Records of spatial reasoning questions:
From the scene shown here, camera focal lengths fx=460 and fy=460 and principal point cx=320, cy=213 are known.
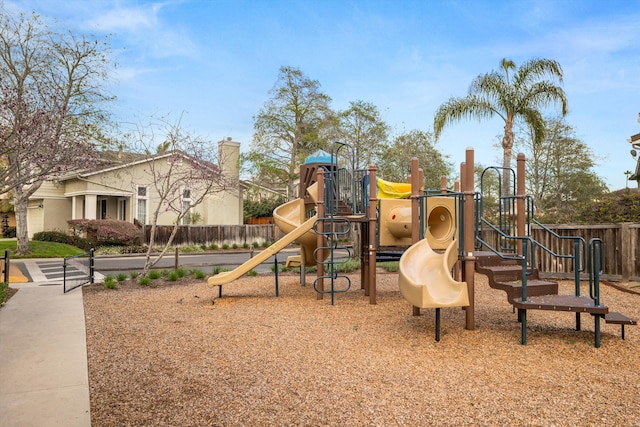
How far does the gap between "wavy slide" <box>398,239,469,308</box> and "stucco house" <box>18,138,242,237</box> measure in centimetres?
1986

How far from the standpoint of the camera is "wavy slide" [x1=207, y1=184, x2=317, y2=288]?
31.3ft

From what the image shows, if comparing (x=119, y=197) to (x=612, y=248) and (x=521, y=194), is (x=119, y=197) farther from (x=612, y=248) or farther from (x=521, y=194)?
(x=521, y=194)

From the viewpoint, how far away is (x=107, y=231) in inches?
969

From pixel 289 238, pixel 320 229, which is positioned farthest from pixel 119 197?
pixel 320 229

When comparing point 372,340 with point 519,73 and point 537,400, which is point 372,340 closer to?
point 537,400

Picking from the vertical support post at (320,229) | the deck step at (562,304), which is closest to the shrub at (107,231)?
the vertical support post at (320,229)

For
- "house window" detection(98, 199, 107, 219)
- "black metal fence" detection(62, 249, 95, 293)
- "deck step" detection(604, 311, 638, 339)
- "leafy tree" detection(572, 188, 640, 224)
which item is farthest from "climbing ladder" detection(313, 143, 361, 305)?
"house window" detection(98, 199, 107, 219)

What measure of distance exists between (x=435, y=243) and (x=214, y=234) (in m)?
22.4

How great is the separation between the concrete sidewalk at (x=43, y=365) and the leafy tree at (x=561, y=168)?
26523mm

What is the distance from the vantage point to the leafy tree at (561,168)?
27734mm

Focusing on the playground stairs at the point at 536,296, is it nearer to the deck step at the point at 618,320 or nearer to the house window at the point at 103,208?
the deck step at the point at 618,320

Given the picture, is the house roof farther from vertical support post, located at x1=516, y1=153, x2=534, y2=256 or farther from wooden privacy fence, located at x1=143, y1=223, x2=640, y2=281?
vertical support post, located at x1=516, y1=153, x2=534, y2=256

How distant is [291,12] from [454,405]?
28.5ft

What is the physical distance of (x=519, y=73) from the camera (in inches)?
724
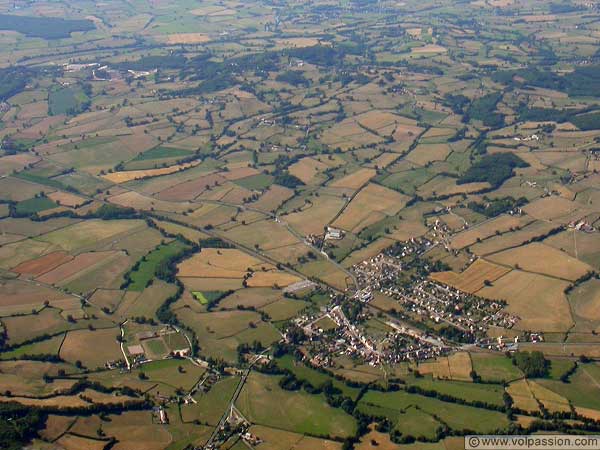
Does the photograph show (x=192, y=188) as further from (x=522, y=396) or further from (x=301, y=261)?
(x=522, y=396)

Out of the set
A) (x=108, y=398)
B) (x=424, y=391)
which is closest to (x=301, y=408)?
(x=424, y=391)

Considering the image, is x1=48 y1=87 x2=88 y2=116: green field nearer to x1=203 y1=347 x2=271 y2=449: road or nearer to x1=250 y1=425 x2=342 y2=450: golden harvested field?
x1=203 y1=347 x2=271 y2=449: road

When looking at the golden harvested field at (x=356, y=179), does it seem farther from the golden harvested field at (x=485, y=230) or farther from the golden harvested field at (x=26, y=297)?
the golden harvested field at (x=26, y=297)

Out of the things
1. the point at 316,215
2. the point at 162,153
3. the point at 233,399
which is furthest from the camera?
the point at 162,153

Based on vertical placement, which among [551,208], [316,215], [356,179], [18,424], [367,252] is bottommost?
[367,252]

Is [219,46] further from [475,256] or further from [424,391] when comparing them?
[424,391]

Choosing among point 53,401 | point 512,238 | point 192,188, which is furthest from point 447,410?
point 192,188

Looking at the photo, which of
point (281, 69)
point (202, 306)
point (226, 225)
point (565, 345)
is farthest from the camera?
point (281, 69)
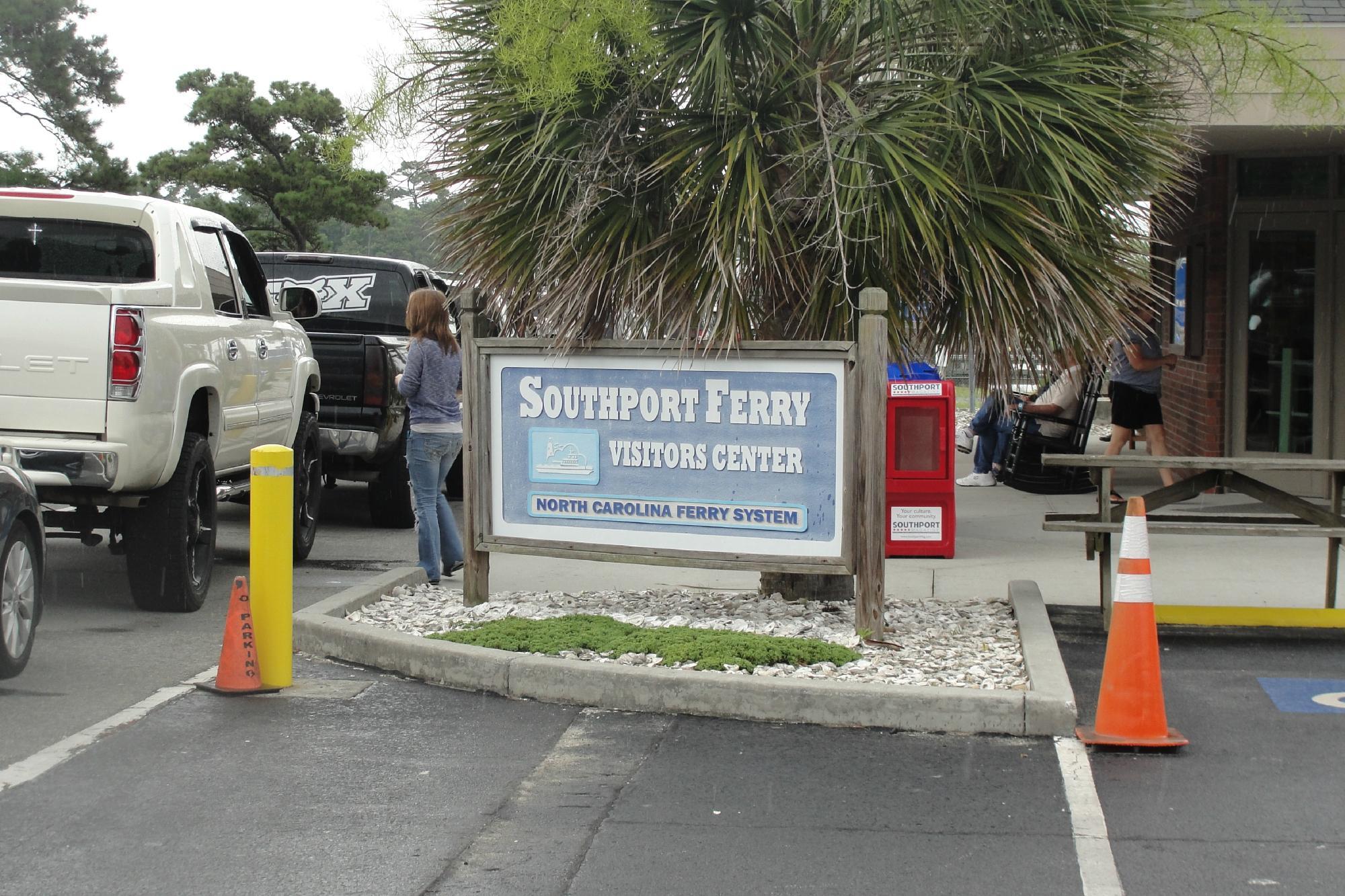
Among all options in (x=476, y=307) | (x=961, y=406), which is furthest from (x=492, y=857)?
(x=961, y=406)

==

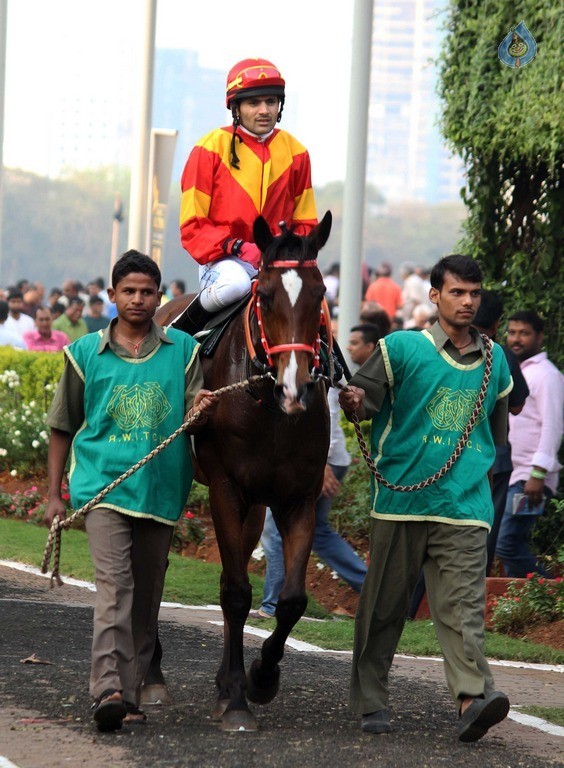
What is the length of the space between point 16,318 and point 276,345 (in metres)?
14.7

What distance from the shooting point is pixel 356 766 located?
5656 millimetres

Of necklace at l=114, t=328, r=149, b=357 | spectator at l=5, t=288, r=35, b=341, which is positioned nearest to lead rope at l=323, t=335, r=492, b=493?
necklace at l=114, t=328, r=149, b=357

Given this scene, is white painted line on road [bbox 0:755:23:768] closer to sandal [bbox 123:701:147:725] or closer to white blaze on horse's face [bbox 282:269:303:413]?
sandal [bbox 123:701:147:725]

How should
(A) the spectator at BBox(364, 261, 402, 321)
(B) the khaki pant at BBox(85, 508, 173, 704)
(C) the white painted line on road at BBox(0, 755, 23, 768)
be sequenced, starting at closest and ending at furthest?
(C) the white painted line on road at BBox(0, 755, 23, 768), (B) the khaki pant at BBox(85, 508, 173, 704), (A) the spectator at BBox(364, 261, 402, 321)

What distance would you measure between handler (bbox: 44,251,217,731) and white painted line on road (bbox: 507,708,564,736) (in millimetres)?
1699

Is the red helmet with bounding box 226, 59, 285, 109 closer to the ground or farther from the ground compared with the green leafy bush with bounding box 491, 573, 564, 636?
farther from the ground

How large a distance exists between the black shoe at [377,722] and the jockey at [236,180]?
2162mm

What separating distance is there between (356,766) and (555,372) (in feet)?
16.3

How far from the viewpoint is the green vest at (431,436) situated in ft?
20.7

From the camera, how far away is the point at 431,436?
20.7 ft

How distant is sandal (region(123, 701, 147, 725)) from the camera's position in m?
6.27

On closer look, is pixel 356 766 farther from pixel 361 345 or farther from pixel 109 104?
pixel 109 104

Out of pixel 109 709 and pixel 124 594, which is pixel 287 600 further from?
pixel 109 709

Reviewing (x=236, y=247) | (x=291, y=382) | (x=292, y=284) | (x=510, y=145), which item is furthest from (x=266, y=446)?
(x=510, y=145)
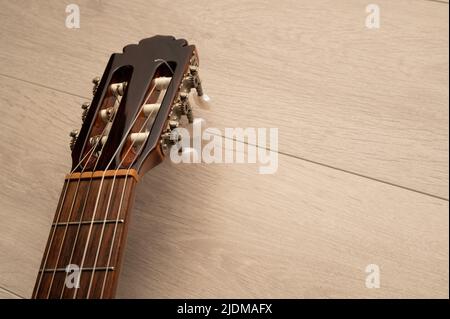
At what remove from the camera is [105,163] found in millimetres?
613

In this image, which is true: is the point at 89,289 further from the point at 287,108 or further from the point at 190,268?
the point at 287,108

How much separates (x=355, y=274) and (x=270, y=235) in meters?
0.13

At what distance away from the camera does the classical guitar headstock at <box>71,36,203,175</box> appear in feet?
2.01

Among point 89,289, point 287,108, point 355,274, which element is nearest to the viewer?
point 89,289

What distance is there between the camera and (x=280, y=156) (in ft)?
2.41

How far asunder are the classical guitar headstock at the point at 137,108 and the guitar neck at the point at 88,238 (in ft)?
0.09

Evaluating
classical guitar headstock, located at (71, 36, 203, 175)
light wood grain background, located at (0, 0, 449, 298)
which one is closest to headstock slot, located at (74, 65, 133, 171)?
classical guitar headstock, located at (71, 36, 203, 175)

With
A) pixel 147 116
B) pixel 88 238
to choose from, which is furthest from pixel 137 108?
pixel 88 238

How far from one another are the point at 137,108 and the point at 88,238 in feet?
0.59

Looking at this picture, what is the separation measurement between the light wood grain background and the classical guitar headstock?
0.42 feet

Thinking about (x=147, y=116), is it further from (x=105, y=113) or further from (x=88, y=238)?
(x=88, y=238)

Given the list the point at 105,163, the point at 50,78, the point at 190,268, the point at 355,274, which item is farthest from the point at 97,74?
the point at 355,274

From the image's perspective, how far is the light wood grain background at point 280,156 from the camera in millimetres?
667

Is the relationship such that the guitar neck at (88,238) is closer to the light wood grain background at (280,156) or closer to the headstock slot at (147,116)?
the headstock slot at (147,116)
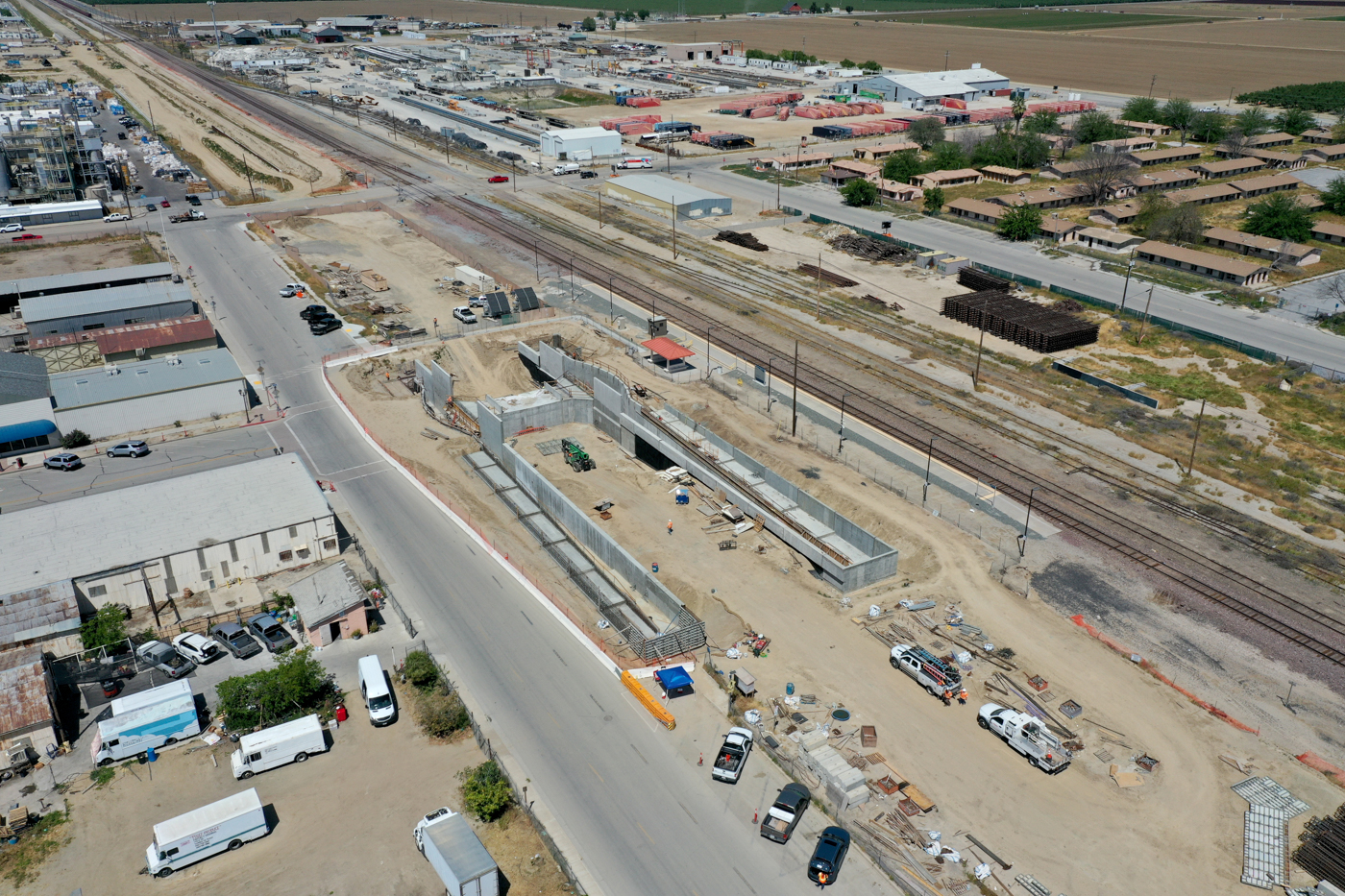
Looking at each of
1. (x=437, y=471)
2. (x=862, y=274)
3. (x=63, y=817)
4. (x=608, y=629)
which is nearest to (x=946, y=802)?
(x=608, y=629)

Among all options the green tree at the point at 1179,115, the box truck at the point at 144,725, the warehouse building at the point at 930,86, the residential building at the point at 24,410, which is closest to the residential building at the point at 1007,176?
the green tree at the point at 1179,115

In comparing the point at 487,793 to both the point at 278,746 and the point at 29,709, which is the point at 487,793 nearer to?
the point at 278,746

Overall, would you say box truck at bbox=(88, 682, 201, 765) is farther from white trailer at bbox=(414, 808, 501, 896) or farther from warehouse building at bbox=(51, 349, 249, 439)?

--

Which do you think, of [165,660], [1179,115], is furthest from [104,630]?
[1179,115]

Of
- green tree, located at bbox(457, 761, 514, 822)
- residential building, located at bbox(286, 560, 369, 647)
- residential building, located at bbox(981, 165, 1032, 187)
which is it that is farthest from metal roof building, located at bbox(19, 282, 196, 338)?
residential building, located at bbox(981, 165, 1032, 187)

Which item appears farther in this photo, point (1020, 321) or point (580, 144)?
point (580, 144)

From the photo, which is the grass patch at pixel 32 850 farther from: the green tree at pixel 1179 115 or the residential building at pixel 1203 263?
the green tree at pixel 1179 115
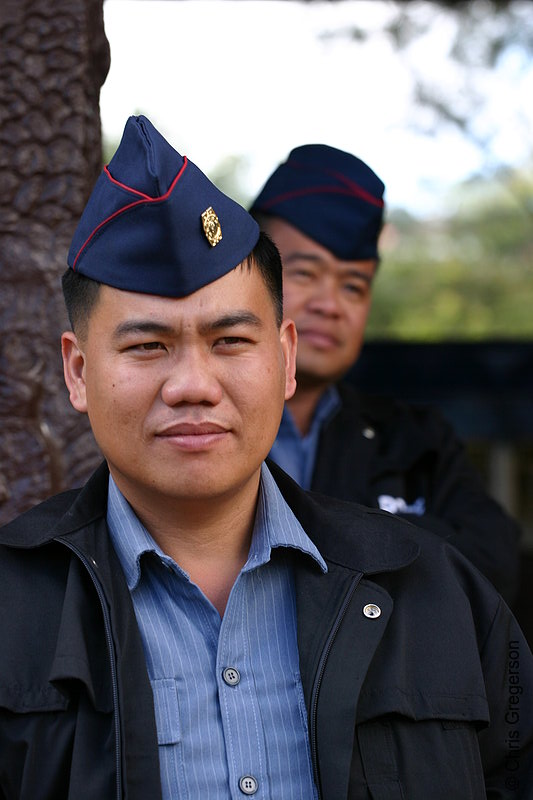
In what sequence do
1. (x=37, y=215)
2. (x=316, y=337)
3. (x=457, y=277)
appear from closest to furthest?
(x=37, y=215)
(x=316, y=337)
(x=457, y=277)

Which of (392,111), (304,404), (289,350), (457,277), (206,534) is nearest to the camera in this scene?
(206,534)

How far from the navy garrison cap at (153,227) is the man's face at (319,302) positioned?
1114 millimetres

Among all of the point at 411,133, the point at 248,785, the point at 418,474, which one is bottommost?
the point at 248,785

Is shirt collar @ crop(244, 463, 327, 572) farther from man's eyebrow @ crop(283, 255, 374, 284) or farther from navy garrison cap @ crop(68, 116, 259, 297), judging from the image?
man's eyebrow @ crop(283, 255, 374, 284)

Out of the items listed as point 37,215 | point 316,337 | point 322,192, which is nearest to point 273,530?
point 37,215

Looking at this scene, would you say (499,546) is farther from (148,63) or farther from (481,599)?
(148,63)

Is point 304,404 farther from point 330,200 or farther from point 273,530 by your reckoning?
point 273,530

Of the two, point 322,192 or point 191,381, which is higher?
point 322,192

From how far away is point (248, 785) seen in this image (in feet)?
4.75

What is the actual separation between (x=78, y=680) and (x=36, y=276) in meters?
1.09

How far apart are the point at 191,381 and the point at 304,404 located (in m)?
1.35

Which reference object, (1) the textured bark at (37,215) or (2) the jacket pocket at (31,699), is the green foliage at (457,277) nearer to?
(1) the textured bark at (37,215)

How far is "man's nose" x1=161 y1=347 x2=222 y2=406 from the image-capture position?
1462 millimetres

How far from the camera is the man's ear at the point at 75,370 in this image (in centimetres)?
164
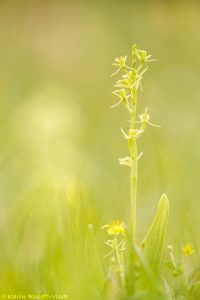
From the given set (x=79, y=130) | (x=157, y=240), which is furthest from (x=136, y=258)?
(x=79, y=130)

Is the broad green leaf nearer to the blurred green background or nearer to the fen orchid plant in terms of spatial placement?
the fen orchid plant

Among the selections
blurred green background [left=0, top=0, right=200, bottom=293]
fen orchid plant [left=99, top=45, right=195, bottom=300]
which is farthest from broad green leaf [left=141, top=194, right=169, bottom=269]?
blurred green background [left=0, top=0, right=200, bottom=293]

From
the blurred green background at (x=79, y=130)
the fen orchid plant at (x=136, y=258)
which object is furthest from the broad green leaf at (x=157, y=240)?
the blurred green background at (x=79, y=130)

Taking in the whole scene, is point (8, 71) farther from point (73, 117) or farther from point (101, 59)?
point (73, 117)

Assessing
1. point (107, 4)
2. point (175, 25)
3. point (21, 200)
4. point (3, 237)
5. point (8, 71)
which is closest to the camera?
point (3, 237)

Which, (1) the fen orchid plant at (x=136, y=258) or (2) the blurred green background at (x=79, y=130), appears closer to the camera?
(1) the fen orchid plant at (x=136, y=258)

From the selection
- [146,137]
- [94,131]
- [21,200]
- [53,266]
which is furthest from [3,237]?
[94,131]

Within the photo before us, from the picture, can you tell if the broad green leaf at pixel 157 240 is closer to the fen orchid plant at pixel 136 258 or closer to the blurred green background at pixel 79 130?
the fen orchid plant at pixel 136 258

# Exercise
Show every line of the records above that contains the string "appears".

# Complete answer
Which item appears farther in this photo, point (1020, 321) or point (580, 144)?
Which, (1) the fen orchid plant at (x=136, y=258) or (2) the blurred green background at (x=79, y=130), appears closer to the camera?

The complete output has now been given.